• **Selected extract**:
:::::
2nd Jan - My Teddy Bear



Yesterday was an enjoyable day, or at least, it would have been if my team (Arsenal) had avoided their natural habit of conspiring to snatch defeat from the jaws of victory (yes, you read that correctly). I did make a bit of a new friend, though. I don't know his name, but he's big and a bit scary and dresses like a mod-rocker. I think he's about 60, with a portly stomach, and a balding head. Probably how I'll look in 30 years' time. He wears a checked shirt, tucked into his jeans and big ol' Doc Marten boots in case any young ruffians need a kicking, and he has big Bradley Wiggins-esque sideburns. 

I was in the pub, you see. Watching the early kick-off (London's most successful team of all time, versus the oil-rich trophy purchasers from the blue half of Manchester). I was alone, and on the diet cokes (what an absolute lunatic I am), and I'd settled in to watch a bit of the pre-match build-up. In doing so, I was able to snaffle one of the best seats in the house, one of those high stools on a table surrounded by other saloon style chairs - which I expertly used as foot rests - right in front of the big screen. I say 'right in front', truth be told, it was more to the side, as around the main table gathered a group of mid-life crisis types. They knew the all barmaids names and judging by the purple-ish tint to their skin, weren't afraid of a few premium ales, on a daily occasion. You know the sort, see the kids (or grandkids) once a month, ex-wife's a bitch, love Clarkson, hate the price of petrol, real Brexit-supporting 'men'. Far too masculine to embrace the lone Gooner in the corner, who - between you and I - used L'Oreal Men Expert moisturiser on his soft yet supple skin every morn, noon, and eve.
:::::
• **Dataset section**:
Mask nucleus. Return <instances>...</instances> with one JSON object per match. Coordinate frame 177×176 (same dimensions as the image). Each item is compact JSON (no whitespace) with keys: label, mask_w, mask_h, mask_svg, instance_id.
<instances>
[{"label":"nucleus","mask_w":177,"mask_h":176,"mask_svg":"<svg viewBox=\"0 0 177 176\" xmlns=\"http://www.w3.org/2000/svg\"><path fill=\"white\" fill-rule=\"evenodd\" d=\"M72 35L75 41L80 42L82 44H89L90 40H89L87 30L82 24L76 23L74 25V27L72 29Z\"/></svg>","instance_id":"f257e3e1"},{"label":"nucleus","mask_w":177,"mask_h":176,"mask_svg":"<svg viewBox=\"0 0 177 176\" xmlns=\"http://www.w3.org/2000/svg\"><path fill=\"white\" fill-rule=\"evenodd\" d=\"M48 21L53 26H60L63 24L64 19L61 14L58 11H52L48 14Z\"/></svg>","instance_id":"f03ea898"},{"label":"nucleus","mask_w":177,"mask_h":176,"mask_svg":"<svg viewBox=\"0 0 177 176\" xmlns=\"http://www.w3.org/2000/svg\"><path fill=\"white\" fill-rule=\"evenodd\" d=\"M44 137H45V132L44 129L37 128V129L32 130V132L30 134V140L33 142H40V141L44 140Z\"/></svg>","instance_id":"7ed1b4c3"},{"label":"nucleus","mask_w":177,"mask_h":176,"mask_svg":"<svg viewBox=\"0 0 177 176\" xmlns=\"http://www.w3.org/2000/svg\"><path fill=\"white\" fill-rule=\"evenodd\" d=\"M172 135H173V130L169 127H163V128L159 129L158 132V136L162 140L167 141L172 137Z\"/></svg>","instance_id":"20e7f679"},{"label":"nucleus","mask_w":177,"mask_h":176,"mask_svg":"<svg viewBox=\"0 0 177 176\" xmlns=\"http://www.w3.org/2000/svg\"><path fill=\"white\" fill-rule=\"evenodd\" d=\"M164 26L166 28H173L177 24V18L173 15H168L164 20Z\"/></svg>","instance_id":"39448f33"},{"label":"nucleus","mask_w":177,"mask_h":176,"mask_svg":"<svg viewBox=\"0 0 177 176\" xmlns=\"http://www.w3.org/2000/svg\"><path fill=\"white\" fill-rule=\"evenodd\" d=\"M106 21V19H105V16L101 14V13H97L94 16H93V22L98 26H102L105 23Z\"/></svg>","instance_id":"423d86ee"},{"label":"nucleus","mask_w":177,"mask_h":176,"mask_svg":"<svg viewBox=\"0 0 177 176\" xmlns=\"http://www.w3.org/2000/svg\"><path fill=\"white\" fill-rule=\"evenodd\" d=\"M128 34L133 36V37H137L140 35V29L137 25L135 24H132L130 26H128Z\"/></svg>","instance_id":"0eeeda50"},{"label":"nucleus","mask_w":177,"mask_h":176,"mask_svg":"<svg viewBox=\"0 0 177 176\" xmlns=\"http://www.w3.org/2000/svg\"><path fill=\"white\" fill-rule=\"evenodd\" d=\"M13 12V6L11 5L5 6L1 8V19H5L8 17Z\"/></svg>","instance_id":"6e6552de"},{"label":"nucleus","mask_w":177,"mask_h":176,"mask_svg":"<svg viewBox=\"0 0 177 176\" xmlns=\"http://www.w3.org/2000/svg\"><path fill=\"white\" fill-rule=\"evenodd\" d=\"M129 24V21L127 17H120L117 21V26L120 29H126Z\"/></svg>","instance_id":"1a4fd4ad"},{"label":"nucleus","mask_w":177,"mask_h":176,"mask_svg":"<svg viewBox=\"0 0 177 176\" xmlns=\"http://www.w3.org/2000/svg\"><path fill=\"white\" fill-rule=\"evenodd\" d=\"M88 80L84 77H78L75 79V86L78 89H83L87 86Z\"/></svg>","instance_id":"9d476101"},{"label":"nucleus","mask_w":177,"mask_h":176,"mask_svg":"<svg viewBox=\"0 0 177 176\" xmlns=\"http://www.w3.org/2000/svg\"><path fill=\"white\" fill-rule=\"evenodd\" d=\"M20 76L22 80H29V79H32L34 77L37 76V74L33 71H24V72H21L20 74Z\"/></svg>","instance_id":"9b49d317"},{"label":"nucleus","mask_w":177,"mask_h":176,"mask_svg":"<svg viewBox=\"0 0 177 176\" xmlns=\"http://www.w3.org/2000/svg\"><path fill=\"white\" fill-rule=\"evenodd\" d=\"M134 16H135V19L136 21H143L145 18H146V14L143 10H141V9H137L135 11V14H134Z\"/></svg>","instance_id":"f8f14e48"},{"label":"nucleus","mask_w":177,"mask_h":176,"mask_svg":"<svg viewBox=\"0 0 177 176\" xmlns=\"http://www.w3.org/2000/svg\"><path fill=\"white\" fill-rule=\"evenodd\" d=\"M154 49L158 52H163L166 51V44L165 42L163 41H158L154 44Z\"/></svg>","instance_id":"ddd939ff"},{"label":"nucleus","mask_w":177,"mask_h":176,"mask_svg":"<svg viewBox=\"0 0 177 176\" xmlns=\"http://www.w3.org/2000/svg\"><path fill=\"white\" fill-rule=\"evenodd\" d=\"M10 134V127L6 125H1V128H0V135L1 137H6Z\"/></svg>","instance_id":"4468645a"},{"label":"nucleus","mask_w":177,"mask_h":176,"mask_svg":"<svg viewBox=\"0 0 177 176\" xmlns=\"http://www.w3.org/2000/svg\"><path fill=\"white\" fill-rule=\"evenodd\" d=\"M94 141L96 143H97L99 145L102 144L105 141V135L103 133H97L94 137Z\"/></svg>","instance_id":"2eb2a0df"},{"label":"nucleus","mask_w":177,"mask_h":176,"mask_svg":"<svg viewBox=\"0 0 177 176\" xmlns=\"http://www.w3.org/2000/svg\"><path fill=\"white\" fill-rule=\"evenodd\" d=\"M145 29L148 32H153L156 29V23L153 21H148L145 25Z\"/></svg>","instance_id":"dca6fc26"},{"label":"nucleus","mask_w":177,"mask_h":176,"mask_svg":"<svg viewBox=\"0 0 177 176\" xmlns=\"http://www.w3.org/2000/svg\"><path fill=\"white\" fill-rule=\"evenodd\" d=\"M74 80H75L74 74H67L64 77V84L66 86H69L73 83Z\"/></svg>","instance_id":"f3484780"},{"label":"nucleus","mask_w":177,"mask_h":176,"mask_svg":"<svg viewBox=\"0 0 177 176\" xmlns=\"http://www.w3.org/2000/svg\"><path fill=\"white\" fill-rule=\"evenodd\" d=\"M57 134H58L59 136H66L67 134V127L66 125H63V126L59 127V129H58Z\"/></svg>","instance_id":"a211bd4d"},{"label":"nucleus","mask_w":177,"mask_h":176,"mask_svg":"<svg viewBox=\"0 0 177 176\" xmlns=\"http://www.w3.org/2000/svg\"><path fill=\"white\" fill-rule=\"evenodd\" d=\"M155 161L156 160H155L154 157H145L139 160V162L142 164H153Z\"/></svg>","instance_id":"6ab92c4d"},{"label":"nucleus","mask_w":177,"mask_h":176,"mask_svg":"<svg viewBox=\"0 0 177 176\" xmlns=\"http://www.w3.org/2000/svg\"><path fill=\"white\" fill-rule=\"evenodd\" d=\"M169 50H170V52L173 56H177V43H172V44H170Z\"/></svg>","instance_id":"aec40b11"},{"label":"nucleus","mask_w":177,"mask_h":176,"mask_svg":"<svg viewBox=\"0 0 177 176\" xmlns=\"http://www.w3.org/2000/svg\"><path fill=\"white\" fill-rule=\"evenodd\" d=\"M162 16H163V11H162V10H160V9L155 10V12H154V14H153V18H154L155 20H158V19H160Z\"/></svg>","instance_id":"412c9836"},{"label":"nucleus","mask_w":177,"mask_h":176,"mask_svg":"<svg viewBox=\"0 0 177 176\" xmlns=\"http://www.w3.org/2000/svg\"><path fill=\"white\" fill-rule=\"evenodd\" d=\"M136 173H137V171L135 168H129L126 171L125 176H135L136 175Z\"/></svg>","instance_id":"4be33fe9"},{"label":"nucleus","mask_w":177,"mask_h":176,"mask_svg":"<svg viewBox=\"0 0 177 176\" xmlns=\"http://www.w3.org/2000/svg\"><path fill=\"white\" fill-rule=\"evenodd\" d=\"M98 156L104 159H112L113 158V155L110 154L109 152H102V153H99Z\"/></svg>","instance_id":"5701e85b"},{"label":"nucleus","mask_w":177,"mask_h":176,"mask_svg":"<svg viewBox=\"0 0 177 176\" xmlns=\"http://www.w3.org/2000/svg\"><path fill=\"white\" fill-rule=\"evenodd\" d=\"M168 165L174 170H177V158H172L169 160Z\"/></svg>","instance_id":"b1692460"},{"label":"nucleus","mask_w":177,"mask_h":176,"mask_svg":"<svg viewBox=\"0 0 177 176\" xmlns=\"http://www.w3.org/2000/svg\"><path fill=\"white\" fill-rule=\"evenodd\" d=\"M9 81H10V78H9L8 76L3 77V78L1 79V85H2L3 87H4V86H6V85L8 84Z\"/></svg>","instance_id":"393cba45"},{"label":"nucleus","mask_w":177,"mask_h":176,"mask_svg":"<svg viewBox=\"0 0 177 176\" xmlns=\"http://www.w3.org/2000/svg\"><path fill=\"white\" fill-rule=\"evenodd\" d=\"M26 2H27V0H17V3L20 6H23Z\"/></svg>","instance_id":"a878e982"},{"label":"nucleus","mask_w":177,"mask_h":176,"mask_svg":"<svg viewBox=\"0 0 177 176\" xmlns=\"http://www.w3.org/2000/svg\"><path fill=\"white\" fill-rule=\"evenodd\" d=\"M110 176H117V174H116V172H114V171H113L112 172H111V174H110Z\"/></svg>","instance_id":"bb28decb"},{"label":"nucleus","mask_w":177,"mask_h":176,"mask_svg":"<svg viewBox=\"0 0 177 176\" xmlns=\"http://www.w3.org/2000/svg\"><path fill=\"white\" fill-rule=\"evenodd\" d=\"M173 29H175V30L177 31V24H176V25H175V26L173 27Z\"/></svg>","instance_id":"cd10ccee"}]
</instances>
:::::
• **Problem requirements**: Rewrite the passage of the 2nd Jan entry starting at "Yesterday was an" and ending at "Bradley Wiggins-esque sideburns.", putting "plaid shirt" in place of "checked shirt".

• **Solved problem**:
Yesterday was an enjoyable day, or at least, it would have been if my team (Arsenal) had avoided their natural habit of conspiring to snatch defeat from the jaws of victory (yes, you read that correctly). I did make a bit of a new friend, though. I don't know his name, but he's big and a bit scary and dresses like a mod-rocker. I think he's about 60, with a portly stomach, and a balding head. Probably how I'll look in 30 years' time. He wears a plaid shirt, tucked into his jeans and big ol' Doc Marten boots in case any young ruffians need a kicking, and he has big Bradley Wiggins-esque sideburns.